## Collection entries
[START]

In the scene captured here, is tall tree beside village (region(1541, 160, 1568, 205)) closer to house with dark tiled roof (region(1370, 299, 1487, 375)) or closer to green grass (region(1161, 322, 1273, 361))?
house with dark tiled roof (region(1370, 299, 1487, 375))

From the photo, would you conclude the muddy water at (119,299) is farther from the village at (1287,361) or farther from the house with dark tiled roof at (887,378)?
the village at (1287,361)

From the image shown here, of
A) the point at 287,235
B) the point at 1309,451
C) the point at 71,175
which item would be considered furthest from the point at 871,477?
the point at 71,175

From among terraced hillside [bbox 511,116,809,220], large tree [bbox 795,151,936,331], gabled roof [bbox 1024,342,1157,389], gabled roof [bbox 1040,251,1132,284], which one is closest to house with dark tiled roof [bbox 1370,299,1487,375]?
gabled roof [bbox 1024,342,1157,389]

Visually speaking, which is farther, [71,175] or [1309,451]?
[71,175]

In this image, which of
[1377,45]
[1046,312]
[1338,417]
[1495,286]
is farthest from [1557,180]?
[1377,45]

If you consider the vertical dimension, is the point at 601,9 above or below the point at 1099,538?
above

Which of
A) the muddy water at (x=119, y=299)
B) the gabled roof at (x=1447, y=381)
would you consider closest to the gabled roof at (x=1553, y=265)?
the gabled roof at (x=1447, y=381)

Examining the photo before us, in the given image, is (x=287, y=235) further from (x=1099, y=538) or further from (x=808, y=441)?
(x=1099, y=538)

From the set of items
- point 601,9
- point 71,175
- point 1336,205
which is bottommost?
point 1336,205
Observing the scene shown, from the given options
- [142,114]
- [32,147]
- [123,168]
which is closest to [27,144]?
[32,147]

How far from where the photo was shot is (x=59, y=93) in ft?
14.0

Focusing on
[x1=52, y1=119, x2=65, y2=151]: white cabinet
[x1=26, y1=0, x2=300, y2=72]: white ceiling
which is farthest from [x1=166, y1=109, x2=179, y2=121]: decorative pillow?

[END]

## TASK DETAILS
Reproduce each record exactly, leaving nothing out.

## OUTPUT
In the scene captured here, is tall tree beside village (region(1541, 160, 1568, 205)) closer to house with dark tiled roof (region(1370, 299, 1487, 375)) or closer to green grass (region(1161, 322, 1273, 361))?
house with dark tiled roof (region(1370, 299, 1487, 375))

From the photo, would you conclude the muddy water at (119,299) is farther from the village at (1287,361) or farther from the house with dark tiled roof at (887,378)?
the village at (1287,361)

From the image shown here, of
A) the point at 287,235
B) the point at 1309,451
C) the point at 71,175
which item would be considered furthest from the point at 871,477?
the point at 71,175

From among terraced hillside [bbox 511,116,809,220], large tree [bbox 795,151,936,331], gabled roof [bbox 1024,342,1157,389], gabled roof [bbox 1040,251,1132,284], which one is closest to house with dark tiled roof [bbox 1370,299,1487,375]?
gabled roof [bbox 1024,342,1157,389]

Visually speaking, which is farther, [71,175] or [1309,451]?
[71,175]

In this image, which of
[1377,45]
[1046,312]
[1338,417]
[1495,286]
is farthest from [1557,180]?
[1377,45]

If you consider the vertical dimension, is the point at 601,9 above or below the point at 1099,538?
above

Which of
A) the muddy water at (x=119, y=299)
B) the gabled roof at (x=1447, y=381)
would you consider closest to the gabled roof at (x=1553, y=265)?
the gabled roof at (x=1447, y=381)

Examining the photo before us, in the given image, is (x=287, y=235) further from (x=1099, y=538) or further from (x=808, y=441)?
(x=1099, y=538)

From the set of items
- point 601,9
- point 71,175
- point 1336,205
which is bottommost?
point 1336,205
Observing the scene shown, from the given options
- [142,114]
- [32,147]
- [123,168]
which is closest to [27,144]?
[32,147]

How far from where the photo was shot is (x=59, y=93) in ft?
14.0

Focusing on
[x1=52, y1=119, x2=65, y2=151]: white cabinet
[x1=26, y1=0, x2=300, y2=72]: white ceiling
which is farthest from [x1=166, y1=109, x2=179, y2=121]: decorative pillow?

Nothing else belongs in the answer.